** START OF Given records **

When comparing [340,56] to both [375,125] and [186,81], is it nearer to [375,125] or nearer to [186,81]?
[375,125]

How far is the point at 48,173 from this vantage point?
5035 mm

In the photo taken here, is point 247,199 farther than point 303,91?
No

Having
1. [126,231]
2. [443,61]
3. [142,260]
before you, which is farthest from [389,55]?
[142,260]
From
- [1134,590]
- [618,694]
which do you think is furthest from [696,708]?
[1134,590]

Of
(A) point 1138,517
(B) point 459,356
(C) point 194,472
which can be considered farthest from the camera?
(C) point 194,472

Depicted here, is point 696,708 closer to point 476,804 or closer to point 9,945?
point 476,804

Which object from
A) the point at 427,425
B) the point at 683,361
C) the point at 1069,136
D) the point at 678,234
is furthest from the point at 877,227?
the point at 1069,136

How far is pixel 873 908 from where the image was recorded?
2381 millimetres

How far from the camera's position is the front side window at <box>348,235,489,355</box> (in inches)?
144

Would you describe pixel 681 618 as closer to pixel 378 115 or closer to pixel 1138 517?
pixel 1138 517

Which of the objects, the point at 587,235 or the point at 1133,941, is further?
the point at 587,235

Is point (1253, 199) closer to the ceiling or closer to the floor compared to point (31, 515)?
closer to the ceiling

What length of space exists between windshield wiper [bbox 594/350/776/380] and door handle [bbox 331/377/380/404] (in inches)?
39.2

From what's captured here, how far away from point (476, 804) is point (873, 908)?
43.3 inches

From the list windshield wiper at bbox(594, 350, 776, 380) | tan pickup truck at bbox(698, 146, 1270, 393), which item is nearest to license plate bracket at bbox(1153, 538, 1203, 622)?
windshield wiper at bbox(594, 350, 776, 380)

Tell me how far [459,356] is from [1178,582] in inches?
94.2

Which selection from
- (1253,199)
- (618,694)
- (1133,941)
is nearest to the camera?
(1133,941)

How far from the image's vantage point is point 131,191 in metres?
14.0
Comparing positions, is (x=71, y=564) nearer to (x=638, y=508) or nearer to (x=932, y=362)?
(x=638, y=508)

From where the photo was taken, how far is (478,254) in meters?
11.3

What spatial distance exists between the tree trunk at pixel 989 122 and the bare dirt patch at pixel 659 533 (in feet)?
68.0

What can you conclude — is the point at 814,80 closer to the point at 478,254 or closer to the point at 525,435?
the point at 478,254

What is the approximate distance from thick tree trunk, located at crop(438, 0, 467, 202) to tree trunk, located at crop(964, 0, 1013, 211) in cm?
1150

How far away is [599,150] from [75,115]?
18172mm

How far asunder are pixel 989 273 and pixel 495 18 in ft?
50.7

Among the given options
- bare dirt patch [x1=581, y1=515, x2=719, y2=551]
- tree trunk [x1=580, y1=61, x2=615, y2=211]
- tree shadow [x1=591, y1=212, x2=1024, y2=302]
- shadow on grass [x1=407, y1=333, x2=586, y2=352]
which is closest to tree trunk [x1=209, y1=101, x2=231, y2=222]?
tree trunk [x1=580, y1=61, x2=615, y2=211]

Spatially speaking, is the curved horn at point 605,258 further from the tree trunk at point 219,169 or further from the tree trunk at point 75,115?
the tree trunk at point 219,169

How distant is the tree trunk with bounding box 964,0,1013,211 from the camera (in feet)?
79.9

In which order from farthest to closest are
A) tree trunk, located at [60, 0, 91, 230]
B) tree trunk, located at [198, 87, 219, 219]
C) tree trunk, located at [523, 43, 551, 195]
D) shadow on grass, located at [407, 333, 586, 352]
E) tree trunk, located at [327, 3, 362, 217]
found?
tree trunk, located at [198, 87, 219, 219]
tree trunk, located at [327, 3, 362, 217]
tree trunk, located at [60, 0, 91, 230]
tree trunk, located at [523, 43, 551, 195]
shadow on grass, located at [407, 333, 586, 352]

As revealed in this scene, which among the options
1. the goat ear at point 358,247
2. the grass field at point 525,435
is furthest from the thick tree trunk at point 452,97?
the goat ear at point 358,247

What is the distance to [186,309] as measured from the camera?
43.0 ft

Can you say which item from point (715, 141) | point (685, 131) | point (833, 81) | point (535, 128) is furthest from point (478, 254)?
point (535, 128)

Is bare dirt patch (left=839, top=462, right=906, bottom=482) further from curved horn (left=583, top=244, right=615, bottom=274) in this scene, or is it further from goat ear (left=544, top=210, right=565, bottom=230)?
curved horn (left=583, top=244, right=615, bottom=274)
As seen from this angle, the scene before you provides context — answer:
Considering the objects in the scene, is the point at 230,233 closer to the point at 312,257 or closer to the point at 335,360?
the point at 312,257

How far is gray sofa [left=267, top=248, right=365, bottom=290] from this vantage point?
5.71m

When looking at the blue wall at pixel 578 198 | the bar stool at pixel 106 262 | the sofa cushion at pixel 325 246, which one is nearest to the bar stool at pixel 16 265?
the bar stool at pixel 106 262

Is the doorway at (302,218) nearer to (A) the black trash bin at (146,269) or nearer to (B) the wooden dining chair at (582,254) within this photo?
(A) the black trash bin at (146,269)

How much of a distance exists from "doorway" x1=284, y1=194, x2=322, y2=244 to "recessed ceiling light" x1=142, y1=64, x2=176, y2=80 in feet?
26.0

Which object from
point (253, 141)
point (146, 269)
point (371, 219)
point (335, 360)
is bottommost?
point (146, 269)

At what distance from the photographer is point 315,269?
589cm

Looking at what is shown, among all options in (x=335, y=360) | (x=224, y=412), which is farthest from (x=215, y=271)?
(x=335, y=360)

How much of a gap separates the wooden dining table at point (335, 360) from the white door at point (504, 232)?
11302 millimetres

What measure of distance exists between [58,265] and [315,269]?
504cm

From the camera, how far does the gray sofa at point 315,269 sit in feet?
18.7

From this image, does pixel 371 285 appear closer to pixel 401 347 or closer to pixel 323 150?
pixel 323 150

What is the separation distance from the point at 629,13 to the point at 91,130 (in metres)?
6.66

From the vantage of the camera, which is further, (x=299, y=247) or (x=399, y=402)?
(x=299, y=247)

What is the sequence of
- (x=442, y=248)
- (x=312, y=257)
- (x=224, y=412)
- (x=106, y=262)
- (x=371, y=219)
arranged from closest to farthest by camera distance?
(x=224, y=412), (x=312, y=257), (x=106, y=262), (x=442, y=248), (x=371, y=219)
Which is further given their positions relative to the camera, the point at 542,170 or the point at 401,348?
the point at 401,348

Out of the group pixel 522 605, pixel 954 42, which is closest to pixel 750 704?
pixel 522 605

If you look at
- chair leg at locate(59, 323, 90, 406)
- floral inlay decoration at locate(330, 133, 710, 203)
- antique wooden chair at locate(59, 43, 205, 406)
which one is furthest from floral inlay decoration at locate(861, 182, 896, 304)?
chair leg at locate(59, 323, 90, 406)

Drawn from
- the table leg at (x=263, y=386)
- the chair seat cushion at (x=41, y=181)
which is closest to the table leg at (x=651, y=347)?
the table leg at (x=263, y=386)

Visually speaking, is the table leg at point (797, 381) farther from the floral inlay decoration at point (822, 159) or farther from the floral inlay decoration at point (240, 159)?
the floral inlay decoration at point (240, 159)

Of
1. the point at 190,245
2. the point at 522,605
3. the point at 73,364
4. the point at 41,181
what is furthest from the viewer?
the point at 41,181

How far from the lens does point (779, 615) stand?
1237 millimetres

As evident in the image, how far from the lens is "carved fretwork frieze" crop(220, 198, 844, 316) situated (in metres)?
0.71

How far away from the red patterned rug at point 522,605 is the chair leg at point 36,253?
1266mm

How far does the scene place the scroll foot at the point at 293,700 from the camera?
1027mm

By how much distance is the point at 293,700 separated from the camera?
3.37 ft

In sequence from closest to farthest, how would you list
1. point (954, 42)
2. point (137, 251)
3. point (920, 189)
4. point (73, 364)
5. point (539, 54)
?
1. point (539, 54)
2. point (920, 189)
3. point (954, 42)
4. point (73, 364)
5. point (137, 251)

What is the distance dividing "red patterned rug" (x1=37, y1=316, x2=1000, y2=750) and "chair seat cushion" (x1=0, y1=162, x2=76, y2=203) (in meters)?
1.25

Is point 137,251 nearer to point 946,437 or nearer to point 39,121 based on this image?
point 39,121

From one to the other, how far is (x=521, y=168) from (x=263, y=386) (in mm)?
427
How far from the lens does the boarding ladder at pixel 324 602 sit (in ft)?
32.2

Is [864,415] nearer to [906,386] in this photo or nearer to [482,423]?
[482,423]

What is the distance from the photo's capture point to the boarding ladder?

** END OF Given records **

• Your goal: Starting at the line that contains "Visually speaking, is", output each remaining line of the listing, the last line included, exactly as it appears.

• Exercise response:
Visually speaking, is the table leg at point (797, 381) farther from the floral inlay decoration at point (822, 159) or farther from the floral inlay decoration at point (240, 159)?
the floral inlay decoration at point (240, 159)

Of
1. the point at 190,245
2. the point at 522,605
3. the point at 73,364
4. the point at 41,181
what is furthest from the viewer?
the point at 41,181

How far from the lens does point (779, 615) stand?
1237 millimetres

As evident in the image, how far from the lens is "carved fretwork frieze" crop(220, 198, 844, 316) situated (in metres)?
0.71

How far away from the red patterned rug at point 522,605 is the chair leg at point 36,253?
1266mm

How far does the scene place the scroll foot at the point at 293,700 from the camera?
1027mm

By how much distance is the point at 293,700 separated from the camera?
3.37 ft

In sequence from closest to farthest, how would you list
1. point (954, 42)
2. point (137, 251)
3. point (920, 189)
4. point (73, 364)
5. point (539, 54)
?
1. point (539, 54)
2. point (920, 189)
3. point (954, 42)
4. point (73, 364)
5. point (137, 251)

What is the distance dividing "red patterned rug" (x1=37, y1=316, x2=1000, y2=750) and "chair seat cushion" (x1=0, y1=162, x2=76, y2=203) (in meters)?
1.25

Is point 137,251 nearer to point 946,437 or nearer to point 39,121 based on this image?
point 39,121

From one to the other, how far is (x=521, y=168) from (x=263, y=386) (in mm)?
427
How far from the lens does the boarding ladder at pixel 324 602 sit (in ft)?
32.2

Is [864,415] nearer to [906,386] in this photo or nearer to [482,423]?
[482,423]

What is the distance from the photo's capture point to the boarding ladder?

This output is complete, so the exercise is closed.